To thoroughly characterize recombinant flp protein structure and function, researchers should employ a range of advanced analytical techniques:
X-ray Crystallography:
Provides atomic-level resolution of protein structure
Requires successful crystallization of purified flp protein
May reveal functional domains and potential binding sites
Can be challenging for membrane-associated proteins
Nuclear Magnetic Resonance (NMR) Spectroscopy:
Enables solution structure determination
Provides insights into protein dynamics
Can identify regions involved in binding interactions
May be limited by protein size (flp at 498 aa may require domain-by-domain analysis)

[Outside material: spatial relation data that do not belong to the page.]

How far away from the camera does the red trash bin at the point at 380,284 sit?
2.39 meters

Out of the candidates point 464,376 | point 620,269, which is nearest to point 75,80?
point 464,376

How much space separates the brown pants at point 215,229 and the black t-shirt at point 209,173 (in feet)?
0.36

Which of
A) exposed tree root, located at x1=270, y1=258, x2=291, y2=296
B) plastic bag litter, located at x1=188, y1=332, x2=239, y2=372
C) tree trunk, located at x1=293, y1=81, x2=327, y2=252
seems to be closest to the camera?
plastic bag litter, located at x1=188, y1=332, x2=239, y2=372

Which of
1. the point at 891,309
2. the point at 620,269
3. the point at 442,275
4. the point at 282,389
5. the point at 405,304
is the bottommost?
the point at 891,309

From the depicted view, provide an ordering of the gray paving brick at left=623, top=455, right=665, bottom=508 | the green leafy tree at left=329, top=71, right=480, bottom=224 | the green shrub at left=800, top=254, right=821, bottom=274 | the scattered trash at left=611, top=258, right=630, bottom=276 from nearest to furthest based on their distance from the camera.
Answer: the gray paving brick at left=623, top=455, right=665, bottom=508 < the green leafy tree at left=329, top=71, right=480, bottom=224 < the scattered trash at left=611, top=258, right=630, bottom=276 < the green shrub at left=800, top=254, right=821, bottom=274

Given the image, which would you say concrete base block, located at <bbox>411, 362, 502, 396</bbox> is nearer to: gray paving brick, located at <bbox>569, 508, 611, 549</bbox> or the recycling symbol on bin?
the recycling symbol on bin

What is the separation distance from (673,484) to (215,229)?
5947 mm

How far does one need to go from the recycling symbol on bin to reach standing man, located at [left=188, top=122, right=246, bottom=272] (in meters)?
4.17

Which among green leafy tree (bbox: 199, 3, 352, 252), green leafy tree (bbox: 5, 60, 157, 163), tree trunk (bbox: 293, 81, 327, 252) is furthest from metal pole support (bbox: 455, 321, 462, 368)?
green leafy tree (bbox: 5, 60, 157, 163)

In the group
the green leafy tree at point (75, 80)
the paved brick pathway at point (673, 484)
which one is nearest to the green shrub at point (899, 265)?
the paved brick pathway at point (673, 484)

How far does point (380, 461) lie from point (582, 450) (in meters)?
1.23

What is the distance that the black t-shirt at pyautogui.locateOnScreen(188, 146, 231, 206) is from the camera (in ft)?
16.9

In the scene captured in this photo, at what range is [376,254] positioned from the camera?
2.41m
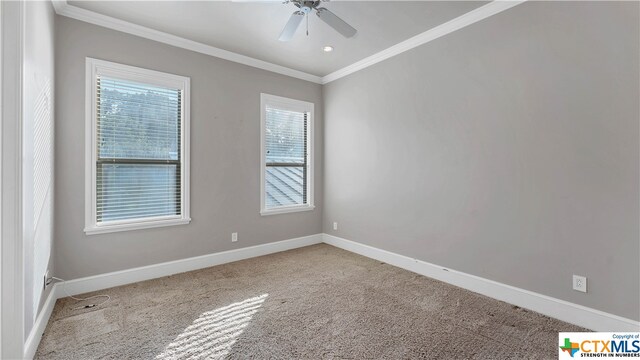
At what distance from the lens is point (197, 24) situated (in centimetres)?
303

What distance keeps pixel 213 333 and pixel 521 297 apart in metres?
2.65

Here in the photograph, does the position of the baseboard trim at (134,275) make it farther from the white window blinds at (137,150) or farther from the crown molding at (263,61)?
the crown molding at (263,61)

Cryo-Electron Microscopy (Cryo-EM):
Allows visualization of protein structure without crystallization
Particularly useful for larger protein complexes
Can capture different conformational states
Hydrogen-Deuterium Exchange Mass Spectrometry (HDX-MS):
Surface Plasmon Resonance (SPR):
Measures real-time binding kinetics with potential interaction partners
Determines association/dissociation rates and binding affinities
Can screen multiple potential binding partners efficiently
Isothermal Titration Calorimetry (ITC):
Provides thermodynamic parameters of binding interactions
Determines binding stoichiometry, affinity, and enthalpy changes
Requires no protein modification or immobilization
Microscale Thermophoresis (MST):
Detects interactions based on changes in thermophoretic mobility
Requires minimal protein amounts
Works in near-native conditions
Protein-Lipid Interaction Analysis:
Liposome binding assays
Monolayer insertion measurements
Particularly relevant if flp has membrane-associated functions
Super-Resolution Microscopy:
Visualizes flp localization on bacterial surface with nanometer precision
Techniques such as STORM, PALM, or STED provide resolution beyond diffraction limit
Can track dynamic processes in living cells
Single-Molecule Tracking:
Follows individual protein molecules in real-time
Reveals heterogeneity in behavior not apparent in bulk measurements
Can identify transient interactions
Correlative Light and Electron Microscopy (CLEM):
Combines fluorescence localization with ultrastructural context
Particularly useful for understanding flp's location in bacterial architecture
Integrating data from these complementary techniques will provide a comprehensive understanding of flp protein structure and function, informing its potential applications in research and therapeutic development.